Re: TE and dishonesty. We did IVF in Spain, then went to a top IVF clinic in the USA where we were ripped off! Then had our baby through DE and surrogacy in India. So, out of the 3 different clinics we dealt with, the one that was dishonest was a well-know US clinic in NJ (picked out by me using stats figures from SARTS) (I am American). The US clinic said they understood our foreign language and all our test results in that language (Spanish) from our earlier IVF, no problem and that they would not have to be redone. But, like idiots, we signed a paper that they could do any test they deemed necessary without our consent and they did just that and sent us crazy bills for everything we had already presented to them (only that the documents were in Spanish which they had said was fine). Precisely, they sent us the bills after we had canceled our cycle and the donor because I had to have an emergency cone. Suddenly, we were getting bills months later for these “tests” (we live abroad) so I finally called them to complain and, the bills abruptly stopped, but we had already paid quite a few! Also, the woman who presented herself as “doctor” at the clinic for the 3+ hour interview to chose our egg donor (because, at that time I was going to/able to carry our baby), well, I found out from facebook that she is a doctor in theatre and nothing else!! Yep! Her “services” cost us 1500 USD! What a performance indeed! At least we were front row, and it was marvelous. She went on about how it normally took them 2 to 5 months to find a DE “match” but then produced one in 10 days who really did look like me when I was little. (My question now is: Was the “match” she sent us “real”?).

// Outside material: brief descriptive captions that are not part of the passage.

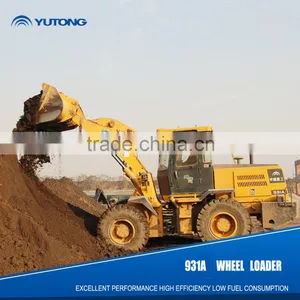 Hot Sale Small 3 Ton Mine Wheel Loader thumbnail-2
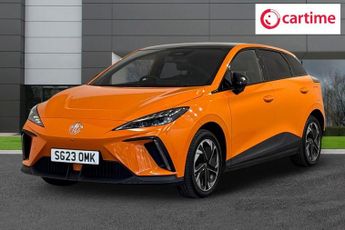 MG MG 4 64kWh Trophy Long Range Hatchback 5dr Electric Auto (203 ps) 360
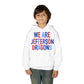 We Are Jefferson Youth Hoodie
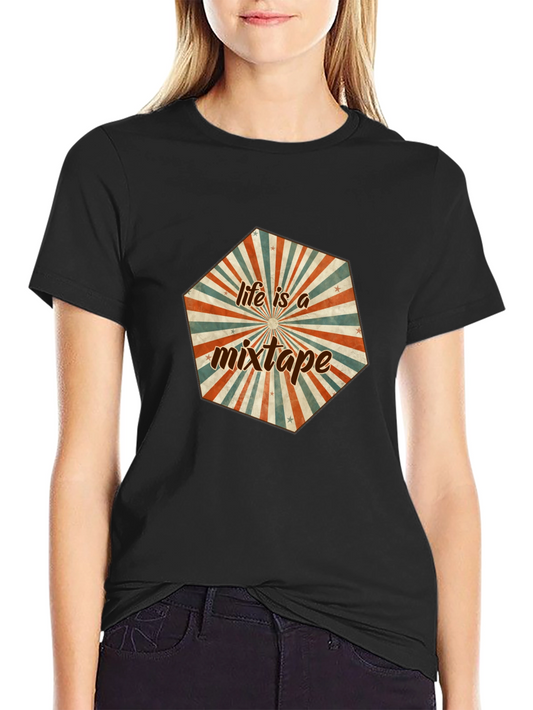 Life is a Mixtape Graphic Tee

They have testimonies on Internet from people who say they have successfully had a child with them so I guess this is true but I think they prey on others and we, living abroad, were perfect targets. Or maybe these doctors are so “out of it” that they were like, “Heck” I really can´t understand Spanish; just have these tests re-done”. Geez. Each one was 600 to 800 USD. Yikes! They were like 50 USD here in Spain!!!

Although finding out you need a cone, immediately, is a nightmare, but it was definitely a blessing because if we had gone forth with this group in NJ, we probably would not have had success and definitely not enough money to then have then gone on to India and would not have our lovely daughter!

Caveat Emptor: Before going to an IVF clinic and spending your money, time and emotional effort, get a few good, solid references from people you come to trust (through blogs, forums). And, do not sign a form where they can perform (lab) tests or anything which you will later be charged for (at an outrageous price) without your legal consent!!

21 Hopeful { 09.13.11 at 5:54 pm }

Another thing I want to add is that there are a lot of thoughtful and intelligent comments on your blog (and not just this section). Not that I agree with everyone, but most of the people who respond really have given thought to what they write. Very interesting to read everyone´s comments.